§ **TASK BRIEF**
Run through the data and copy out every line that mentions the word "individuals".
___ THE INPUT
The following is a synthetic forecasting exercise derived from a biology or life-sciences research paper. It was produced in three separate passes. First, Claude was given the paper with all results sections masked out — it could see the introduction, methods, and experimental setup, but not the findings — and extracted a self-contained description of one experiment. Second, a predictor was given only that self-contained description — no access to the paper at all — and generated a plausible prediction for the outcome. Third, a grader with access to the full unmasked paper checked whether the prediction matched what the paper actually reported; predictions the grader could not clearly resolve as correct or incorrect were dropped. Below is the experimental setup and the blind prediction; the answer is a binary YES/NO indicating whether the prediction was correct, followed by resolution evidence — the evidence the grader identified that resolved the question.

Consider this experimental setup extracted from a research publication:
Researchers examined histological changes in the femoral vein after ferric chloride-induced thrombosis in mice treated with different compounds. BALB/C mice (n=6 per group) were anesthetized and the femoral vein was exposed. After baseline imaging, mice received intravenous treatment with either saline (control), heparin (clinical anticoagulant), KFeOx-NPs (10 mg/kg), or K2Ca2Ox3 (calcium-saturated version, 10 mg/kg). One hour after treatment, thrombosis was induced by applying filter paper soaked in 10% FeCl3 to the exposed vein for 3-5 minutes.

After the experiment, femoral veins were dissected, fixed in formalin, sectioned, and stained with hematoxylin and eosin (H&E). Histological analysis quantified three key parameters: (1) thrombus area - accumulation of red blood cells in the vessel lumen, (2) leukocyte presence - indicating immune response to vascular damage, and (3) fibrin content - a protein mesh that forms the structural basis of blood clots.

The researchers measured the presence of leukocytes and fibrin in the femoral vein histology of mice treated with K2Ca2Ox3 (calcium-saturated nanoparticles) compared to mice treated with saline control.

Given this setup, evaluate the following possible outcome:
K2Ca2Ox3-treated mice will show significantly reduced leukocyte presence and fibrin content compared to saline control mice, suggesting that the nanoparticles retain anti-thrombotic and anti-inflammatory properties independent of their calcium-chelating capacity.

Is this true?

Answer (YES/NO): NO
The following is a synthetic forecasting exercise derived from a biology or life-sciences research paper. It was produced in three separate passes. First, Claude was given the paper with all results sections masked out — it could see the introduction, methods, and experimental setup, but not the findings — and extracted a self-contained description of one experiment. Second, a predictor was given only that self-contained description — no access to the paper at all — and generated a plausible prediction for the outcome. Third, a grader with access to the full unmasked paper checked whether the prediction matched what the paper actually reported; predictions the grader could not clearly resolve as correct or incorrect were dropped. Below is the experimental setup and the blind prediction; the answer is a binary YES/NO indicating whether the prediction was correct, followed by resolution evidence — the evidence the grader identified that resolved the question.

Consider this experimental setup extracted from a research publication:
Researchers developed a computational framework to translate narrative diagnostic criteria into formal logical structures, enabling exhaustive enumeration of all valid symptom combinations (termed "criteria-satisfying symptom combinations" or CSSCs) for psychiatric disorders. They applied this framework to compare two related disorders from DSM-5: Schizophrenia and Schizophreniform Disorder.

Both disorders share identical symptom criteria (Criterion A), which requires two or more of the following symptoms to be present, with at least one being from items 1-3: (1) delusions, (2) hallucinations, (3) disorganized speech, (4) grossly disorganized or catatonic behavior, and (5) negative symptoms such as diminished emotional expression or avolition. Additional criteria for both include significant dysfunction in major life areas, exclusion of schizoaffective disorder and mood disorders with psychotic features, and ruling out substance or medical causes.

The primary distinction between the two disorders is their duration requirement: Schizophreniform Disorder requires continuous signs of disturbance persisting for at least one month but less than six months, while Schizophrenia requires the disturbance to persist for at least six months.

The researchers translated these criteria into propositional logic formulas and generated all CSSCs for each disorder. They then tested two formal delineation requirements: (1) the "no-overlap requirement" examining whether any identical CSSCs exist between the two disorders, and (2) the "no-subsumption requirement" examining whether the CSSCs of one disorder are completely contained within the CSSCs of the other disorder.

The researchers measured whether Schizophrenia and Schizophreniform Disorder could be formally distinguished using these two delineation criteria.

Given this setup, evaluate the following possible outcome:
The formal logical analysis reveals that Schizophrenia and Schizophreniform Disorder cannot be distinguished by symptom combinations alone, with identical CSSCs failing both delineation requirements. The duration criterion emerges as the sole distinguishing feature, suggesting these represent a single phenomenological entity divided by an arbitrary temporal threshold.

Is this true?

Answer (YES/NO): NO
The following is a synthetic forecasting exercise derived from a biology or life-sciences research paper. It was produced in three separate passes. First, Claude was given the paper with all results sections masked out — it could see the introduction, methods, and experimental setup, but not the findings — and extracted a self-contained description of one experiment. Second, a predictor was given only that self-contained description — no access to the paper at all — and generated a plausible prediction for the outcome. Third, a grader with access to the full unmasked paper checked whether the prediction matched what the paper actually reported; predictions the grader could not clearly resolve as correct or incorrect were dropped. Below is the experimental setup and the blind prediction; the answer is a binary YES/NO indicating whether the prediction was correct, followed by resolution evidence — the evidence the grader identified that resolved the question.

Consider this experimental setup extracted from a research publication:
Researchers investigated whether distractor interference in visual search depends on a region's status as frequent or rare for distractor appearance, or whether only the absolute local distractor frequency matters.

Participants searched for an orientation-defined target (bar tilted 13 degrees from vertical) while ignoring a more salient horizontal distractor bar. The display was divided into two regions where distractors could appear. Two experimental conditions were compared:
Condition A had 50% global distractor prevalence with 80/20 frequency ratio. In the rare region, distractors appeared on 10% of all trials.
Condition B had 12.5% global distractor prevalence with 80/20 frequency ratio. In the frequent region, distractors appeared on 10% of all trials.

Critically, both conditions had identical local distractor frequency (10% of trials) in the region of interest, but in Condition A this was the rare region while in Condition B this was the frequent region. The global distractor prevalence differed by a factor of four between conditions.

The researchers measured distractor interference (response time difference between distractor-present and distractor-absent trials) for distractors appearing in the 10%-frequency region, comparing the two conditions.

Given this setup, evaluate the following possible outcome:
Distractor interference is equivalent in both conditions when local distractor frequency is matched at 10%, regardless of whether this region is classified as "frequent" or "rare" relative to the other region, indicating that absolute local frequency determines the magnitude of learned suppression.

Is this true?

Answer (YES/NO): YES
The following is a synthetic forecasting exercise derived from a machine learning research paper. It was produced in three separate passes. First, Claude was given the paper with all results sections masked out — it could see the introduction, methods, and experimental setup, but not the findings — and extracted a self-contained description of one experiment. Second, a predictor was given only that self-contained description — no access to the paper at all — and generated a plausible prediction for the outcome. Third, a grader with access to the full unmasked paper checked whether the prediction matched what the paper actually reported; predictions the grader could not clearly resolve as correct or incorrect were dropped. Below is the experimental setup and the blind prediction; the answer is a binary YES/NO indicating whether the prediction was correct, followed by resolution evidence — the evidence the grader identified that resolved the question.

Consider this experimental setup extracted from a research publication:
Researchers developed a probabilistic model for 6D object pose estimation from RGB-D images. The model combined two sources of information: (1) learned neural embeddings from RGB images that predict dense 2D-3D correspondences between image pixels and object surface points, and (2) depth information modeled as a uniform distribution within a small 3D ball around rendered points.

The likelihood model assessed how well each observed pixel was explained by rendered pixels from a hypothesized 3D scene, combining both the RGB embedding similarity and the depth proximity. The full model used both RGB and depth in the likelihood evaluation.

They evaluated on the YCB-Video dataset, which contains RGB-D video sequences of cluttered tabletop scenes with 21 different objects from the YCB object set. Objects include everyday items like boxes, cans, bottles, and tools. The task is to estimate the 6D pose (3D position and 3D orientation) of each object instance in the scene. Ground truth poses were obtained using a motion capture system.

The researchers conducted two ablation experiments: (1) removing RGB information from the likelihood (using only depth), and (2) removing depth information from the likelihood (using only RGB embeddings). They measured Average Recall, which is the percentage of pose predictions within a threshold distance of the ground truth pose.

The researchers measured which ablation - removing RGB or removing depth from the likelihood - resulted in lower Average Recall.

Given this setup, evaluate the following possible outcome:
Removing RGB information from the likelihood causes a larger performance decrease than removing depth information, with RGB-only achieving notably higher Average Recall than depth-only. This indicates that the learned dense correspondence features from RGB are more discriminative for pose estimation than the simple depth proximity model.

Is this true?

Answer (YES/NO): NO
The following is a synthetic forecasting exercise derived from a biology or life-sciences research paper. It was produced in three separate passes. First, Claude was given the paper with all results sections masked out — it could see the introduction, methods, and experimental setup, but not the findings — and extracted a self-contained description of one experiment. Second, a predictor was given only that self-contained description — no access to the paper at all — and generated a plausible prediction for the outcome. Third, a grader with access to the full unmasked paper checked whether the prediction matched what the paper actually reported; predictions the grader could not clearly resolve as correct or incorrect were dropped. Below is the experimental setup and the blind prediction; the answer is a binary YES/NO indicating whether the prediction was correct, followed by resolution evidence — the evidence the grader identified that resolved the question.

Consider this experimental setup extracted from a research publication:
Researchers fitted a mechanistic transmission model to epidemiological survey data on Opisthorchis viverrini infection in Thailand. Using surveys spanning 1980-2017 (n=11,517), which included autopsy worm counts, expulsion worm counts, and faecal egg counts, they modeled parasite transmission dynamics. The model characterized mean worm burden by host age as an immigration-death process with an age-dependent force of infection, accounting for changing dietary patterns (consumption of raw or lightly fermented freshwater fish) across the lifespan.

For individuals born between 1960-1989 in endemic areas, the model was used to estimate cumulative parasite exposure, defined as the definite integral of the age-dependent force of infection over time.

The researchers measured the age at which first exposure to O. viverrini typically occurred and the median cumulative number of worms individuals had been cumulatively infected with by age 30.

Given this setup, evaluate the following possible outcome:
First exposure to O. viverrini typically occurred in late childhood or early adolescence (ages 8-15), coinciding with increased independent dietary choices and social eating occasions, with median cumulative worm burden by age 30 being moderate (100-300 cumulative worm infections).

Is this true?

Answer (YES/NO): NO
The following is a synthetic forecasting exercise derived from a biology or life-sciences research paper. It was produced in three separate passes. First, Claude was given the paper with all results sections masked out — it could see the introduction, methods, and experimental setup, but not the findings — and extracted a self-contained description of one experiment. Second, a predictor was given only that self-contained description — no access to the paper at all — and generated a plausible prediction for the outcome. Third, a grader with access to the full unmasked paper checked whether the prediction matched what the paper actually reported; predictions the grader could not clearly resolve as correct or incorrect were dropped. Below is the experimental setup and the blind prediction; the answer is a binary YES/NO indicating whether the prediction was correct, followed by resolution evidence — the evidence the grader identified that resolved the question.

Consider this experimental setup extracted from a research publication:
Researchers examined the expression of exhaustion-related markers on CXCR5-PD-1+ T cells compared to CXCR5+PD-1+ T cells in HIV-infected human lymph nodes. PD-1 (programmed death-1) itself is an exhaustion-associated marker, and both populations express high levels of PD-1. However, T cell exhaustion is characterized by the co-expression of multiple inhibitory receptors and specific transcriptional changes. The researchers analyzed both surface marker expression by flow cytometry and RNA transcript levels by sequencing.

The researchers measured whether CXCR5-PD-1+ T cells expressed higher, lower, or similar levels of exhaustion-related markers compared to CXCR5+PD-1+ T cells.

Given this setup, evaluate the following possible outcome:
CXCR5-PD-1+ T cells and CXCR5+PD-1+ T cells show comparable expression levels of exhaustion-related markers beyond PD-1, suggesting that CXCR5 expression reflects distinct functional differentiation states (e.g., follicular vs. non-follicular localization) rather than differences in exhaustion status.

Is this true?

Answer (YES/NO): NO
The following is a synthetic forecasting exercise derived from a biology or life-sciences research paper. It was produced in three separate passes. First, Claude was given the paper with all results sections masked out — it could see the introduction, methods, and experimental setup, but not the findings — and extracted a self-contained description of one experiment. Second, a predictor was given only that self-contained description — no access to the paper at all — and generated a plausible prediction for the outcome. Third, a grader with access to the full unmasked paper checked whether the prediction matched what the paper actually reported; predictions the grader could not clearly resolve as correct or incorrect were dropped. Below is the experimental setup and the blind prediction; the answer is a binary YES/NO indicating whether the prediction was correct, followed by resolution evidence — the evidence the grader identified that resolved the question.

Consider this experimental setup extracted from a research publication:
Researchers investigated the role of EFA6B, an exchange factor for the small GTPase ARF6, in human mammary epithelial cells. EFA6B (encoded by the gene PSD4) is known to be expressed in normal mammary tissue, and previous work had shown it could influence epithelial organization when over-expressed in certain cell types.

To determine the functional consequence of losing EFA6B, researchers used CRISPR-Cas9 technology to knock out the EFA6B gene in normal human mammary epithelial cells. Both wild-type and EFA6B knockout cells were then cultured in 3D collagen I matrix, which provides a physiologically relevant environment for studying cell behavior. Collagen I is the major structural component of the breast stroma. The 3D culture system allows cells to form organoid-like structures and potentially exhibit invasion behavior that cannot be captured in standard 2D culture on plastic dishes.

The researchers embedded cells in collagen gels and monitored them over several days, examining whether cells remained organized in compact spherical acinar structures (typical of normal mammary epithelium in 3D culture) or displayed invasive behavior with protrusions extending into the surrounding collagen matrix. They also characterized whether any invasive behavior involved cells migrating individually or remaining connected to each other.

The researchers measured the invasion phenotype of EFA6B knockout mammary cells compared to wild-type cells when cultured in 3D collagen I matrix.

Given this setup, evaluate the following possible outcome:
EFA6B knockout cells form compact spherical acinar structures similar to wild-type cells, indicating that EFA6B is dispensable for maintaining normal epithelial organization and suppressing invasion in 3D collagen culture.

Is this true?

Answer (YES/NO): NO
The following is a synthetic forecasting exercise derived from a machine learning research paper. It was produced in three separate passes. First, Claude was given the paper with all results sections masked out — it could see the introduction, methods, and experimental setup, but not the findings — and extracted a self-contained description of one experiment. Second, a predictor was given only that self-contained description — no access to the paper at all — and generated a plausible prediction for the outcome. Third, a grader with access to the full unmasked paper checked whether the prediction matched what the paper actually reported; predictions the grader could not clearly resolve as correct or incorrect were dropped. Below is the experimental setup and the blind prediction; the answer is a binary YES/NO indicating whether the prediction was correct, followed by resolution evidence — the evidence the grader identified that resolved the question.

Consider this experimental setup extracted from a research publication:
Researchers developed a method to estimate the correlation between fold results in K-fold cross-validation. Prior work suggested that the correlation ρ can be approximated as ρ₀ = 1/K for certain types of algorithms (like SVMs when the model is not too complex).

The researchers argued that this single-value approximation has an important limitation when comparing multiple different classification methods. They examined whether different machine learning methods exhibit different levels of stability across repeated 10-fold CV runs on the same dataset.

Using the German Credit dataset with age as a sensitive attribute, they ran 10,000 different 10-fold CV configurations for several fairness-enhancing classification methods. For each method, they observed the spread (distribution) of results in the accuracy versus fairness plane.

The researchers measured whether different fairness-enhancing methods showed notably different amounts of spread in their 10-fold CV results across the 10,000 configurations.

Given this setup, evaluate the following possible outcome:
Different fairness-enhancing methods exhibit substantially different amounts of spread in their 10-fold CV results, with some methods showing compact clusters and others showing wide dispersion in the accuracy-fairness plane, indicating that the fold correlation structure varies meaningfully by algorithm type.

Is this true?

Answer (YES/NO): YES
______
§ **SOLUTION TO THIS PROBLEM**
For individuals born between 1960-1989 in endemic areas, the model was used to estimate cumulative parasite exposure, defined as the definite integral of the age-dependent force of infection over time.
The researchers measured the age at which first exposure to O. viverrini typically occurred and the median cumulative number of worms individuals had been cumulatively infected with by age 30.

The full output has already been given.